= Greg Marsh =

British entrepreneur and academic

Greg Marsh is a British entrepreneur and academic. He is the founder and CEO of Nous, a financial technology company that claims to use artificial intelligence to help households save money on bills. He previously founded the luxury accommodation marketplace onefinestay and has served as a commentator on personal finance and entrepreneurship.

== Early life ==
Marsh was born in London and read English and philosophy at Christ's College, Cambridge. He later attended Harvard Business School on a Fulbright Scholarship, where he was twice named a Ford Scholar. Marsh is the grandson of Amnesty International founder Peter Benenson, and great-grandson of campaigner Flora Solomon.

== Career ==

=== Early career ===
Marsh began his career at Index Ventures, a European venture capital firm.

In 2010, he founded onefinestay, a luxury home rental marketplace that allowed travelers to stay in high-end private homes with hotel-style service. The company was acquired by Accor in 2016 for a reported US$170 million (£117 million).

Following the acquisition, Marsh served on the Taylor Review of Modern Working Practices, commissioned by then-Prime Minister Theresa May. He later joined the faculty of Harvard Business School, where he taught entrepreneurship, and was elected to the international board of Amnesty International. He is also a visiting professor at Imperial College Business School.

=== Nous ===
In 2021, Marsh co-founded Nous, a financial technology company that uses artificial intelligence to help UK households manage and save money on bills. In February 2022, Nous announced a £6.6 million (US$9 million) seed funding round.
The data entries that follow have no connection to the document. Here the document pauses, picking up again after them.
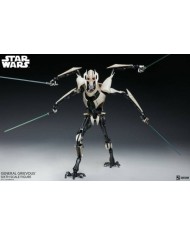 General Grievous Star Wars Figura 1/6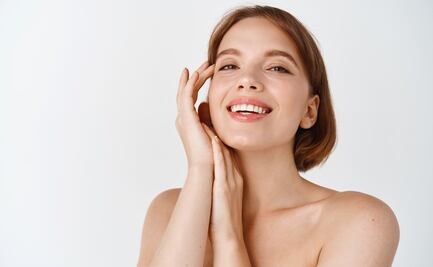 Mascarilla de grenetina para reducir las arrugas del rostro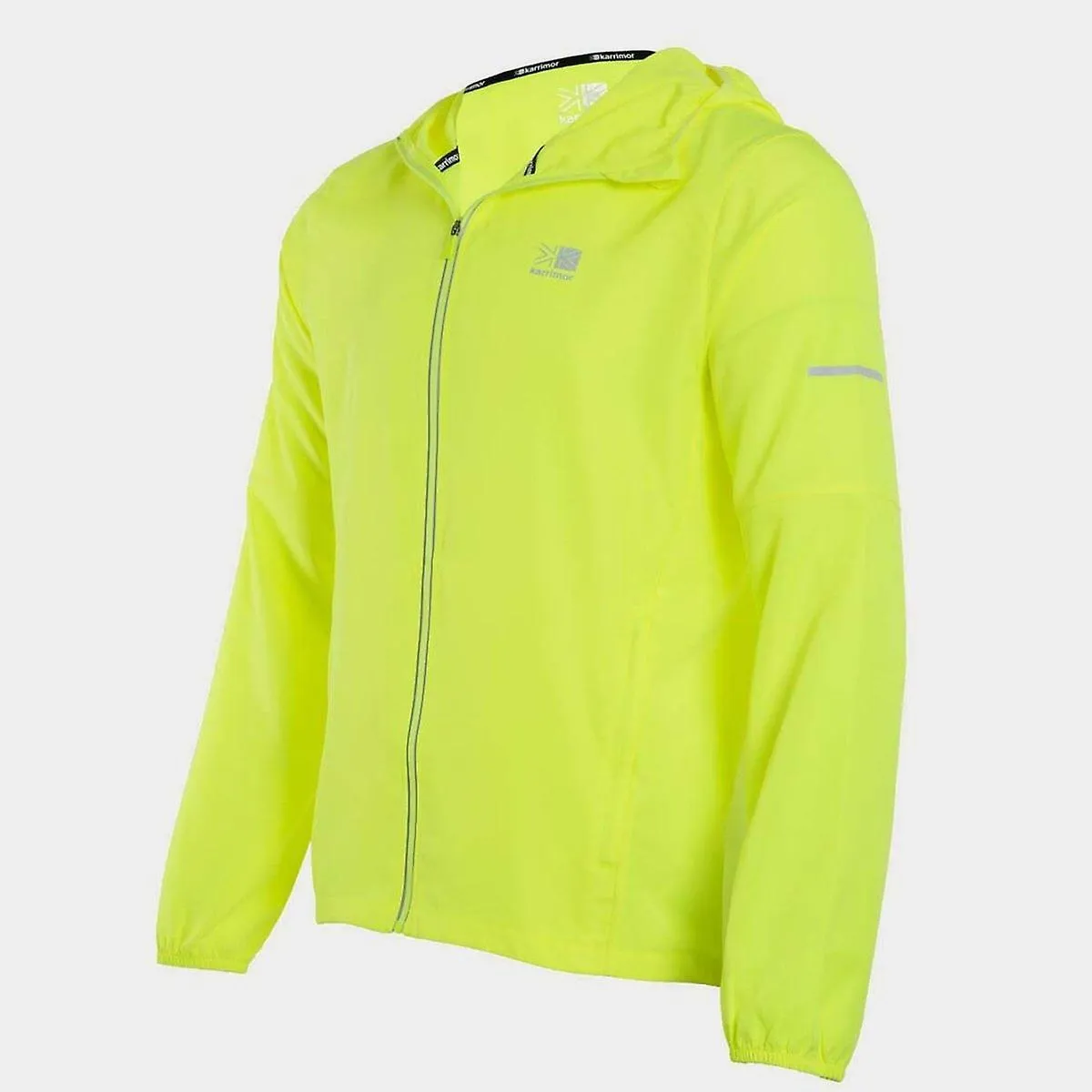 Chaqueta para correr para hombre Karrimor Run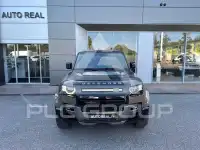 2021 Land Rover DEFENDER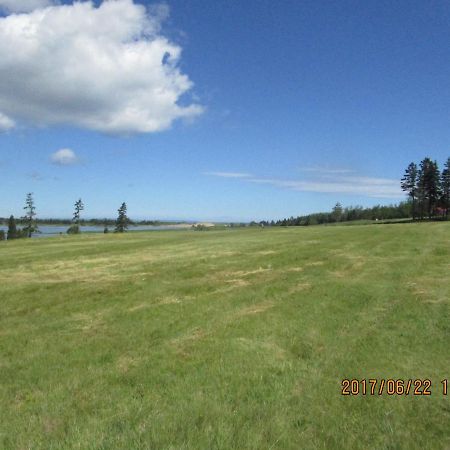 Sea'Scape Cottages Bayfield Extérieur photo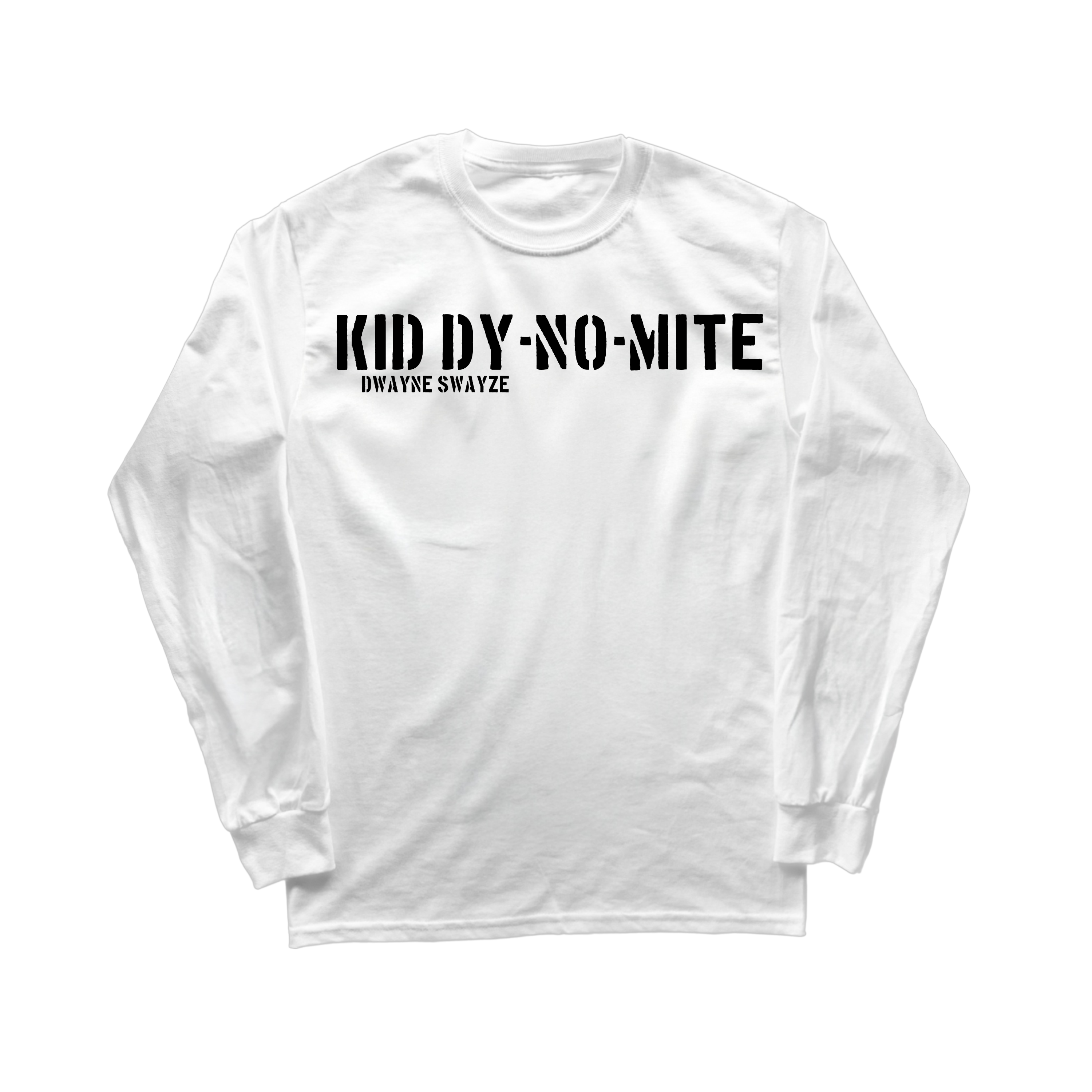 Kid Dy-No-Mite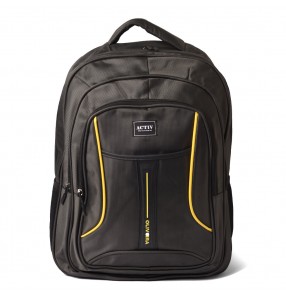 Activ Power Backpack - Black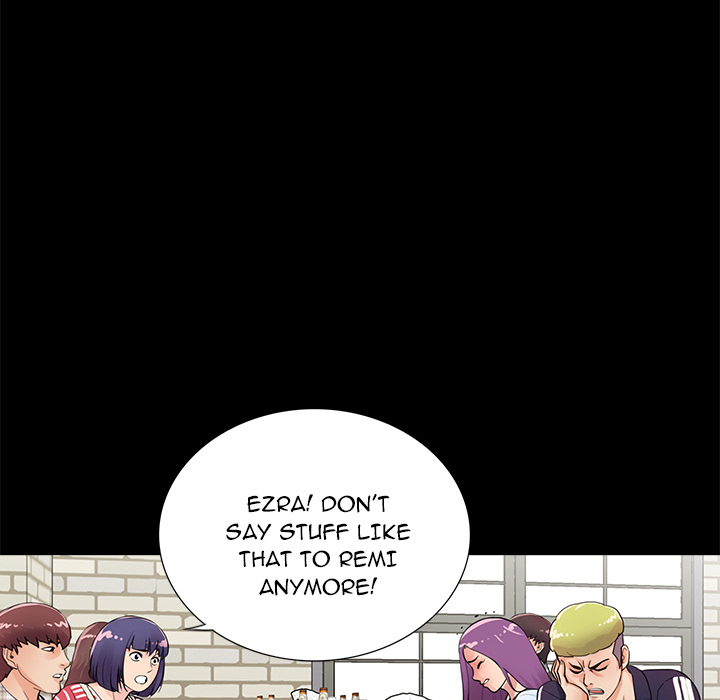 His Return chapter 3 page 10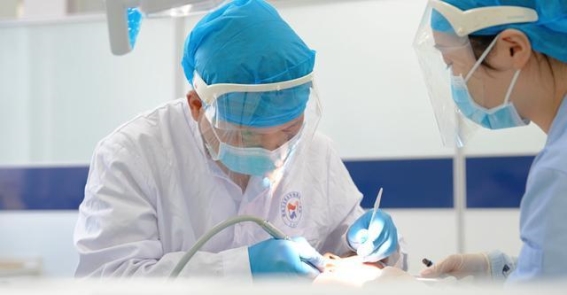 六安市口腔医院夜间门诊温情上线：深夜牙痛不再无助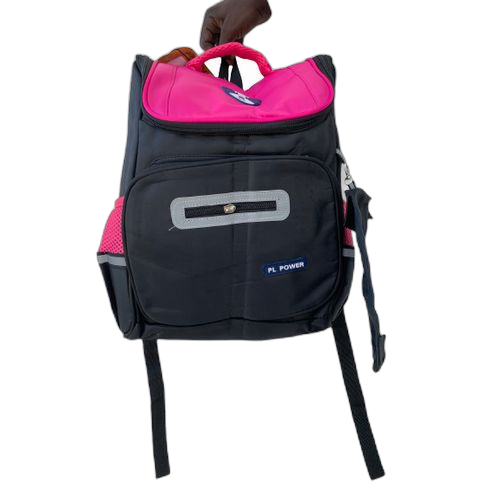 Sac à dos pour écoliers unisexe multifonctionnel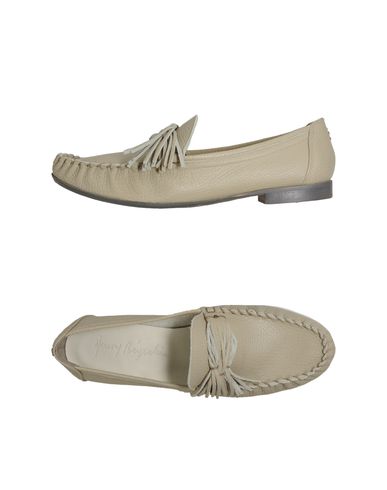 ZOOM HENRY BEGUELIN - Moccasins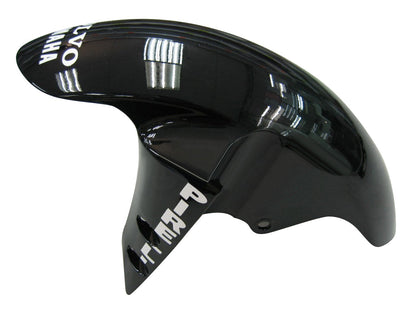 2007-2008 Fairings Yamaha YZF-R1 Blue Black BMC R1  Generic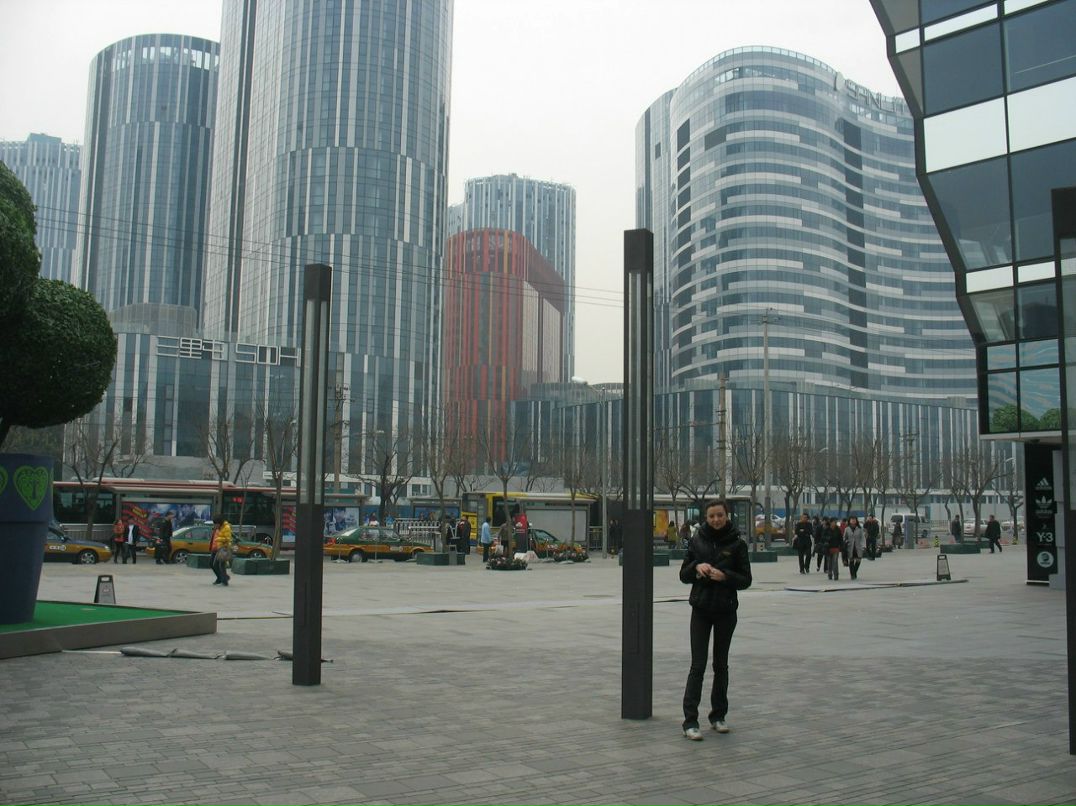 Инна Бабенко | Владивосток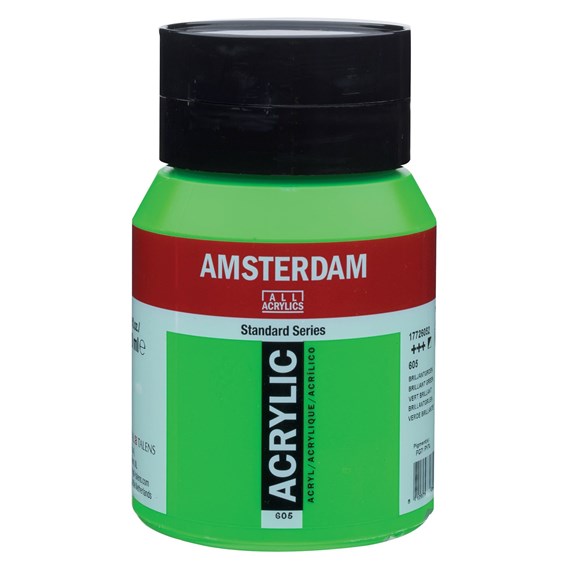 Amsterdam Acrylic 500ml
In 2023, Nous launched the first beta version of its AI-powered money-saving agent and became a certified B Corporation. The company exited beta in early 2024. In April 2024, Nous was featured on BBC Morning Live as one of the UK’s best money-saving apps.

=== Media commentary ===
Marsh is a regular commentator on consumer finance and entrepreneurship, appearing on Sky News, ITV, and LBC. He has written or contributed to British media outlets on topics including the cost-of-living crisis, household finances and entrepreneurship.